#### Exercise brief
Repeat the listing in full, word for word.

#### Records
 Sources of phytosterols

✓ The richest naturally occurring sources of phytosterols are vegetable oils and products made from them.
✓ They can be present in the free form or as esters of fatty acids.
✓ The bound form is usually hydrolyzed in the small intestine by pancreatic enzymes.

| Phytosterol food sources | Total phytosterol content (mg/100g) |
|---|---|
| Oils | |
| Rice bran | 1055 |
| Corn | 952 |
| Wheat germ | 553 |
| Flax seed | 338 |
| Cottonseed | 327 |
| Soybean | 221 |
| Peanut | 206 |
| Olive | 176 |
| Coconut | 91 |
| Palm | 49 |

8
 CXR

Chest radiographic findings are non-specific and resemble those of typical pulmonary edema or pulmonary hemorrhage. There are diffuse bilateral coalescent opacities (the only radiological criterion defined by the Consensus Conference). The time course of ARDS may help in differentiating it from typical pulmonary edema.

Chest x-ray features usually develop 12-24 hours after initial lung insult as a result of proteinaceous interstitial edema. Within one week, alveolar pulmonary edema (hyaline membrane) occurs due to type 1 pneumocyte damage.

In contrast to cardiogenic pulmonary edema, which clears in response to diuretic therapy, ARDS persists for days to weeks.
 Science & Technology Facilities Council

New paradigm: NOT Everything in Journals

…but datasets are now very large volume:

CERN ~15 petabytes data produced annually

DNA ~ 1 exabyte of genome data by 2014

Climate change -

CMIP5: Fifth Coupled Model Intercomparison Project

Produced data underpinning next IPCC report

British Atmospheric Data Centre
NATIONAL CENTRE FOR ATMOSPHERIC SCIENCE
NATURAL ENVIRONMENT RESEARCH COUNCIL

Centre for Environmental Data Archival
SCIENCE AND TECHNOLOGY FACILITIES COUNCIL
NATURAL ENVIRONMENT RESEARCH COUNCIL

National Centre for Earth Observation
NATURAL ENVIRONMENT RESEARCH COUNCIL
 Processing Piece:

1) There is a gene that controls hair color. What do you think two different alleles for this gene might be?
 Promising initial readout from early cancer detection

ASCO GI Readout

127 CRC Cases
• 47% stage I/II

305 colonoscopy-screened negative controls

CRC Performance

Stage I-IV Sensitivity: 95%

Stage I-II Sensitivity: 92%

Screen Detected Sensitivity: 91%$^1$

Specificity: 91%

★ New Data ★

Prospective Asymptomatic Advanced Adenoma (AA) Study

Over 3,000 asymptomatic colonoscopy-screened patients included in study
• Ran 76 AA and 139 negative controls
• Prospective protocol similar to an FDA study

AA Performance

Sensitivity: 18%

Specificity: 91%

#### Result of this exercise
 Sources of phytosterols

✓ The richest naturally occurring sources of phytosterols are vegetable oils and products made from them.
✓ They can be present in the free form or as esters of fatty acids.
✓ The bound form is usually hydrolyzed in the small intestine by pancreatic enzymes.

| Phytosterol food sources | Total phytosterol content (mg/100g) |
|---|---|
| Oils | |
| Rice bran | 1055 |
| Corn | 952 |
| Wheat germ | 553 |
| Flax seed | 338 |
| Cottonseed | 327 |
| Soybean | 221 |
| Peanut | 206 |
| Olive | 176 |
| Coconut | 91 |
| Palm | 49 |

8
 CXR

Chest radiographic findings are non-specific and resemble those of typical pulmonary edema or pulmonary hemorrhage. There are diffuse bilateral coalescent opacities (the only radiological criterion defined by the Consensus Conference). The time course of ARDS may help in differentiating it from typical pulmonary edema.

Chest x-ray features usually develop 12-24 hours after initial lung insult as a result of proteinaceous interstitial edema. Within one week, alveolar pulmonary edema (hyaline membrane) occurs due to type 1 pneumocyte damage.

In contrast to cardiogenic pulmonary edema, which clears in response to diuretic therapy, ARDS persists for days to weeks.
 Science & Technology Facilities Council

New paradigm: NOT Everything in Journals

…but datasets are now very large volume:

CERN ~15 petabytes data produced annually

DNA ~ 1 exabyte of genome data by 2014

Climate change -

CMIP5: Fifth Coupled Model Intercomparison Project

Produced data underpinning next IPCC report

British Atmospheric Data Centre
NATIONAL CENTRE FOR ATMOSPHERIC SCIENCE
NATURAL ENVIRONMENT RESEARCH COUNCIL

Centre for Environmental Data Archival
SCIENCE AND TECHNOLOGY FACILITIES COUNCIL
NATURAL ENVIRONMENT RESEARCH COUNCIL

National Centre for Earth Observation
NATURAL ENVIRONMENT RESEARCH COUNCIL
 Processing Piece:

1) There is a gene that controls hair color. What do you think two different alleles for this gene might be?
 Promising initial readout from early cancer detection

ASCO GI Readout

127 CRC Cases
• 47% stage I/II

305 colonoscopy-screened negative controls

CRC Performance

Stage I-IV Sensitivity: 95%

Stage I-II Sensitivity: 92%

Screen Detected Sensitivity: 91%$^1$

Specificity: 91%

★ New Data ★

Prospective Asymptomatic Advanced Adenoma (AA) Study

Over 3,000 asymptomatic colonoscopy-screened patients included in study
• Ran 76 AA and 139 negative controls
• Prospective protocol similar to an FDA study

AA Performance

Sensitivity: 18%

Specificity: 91%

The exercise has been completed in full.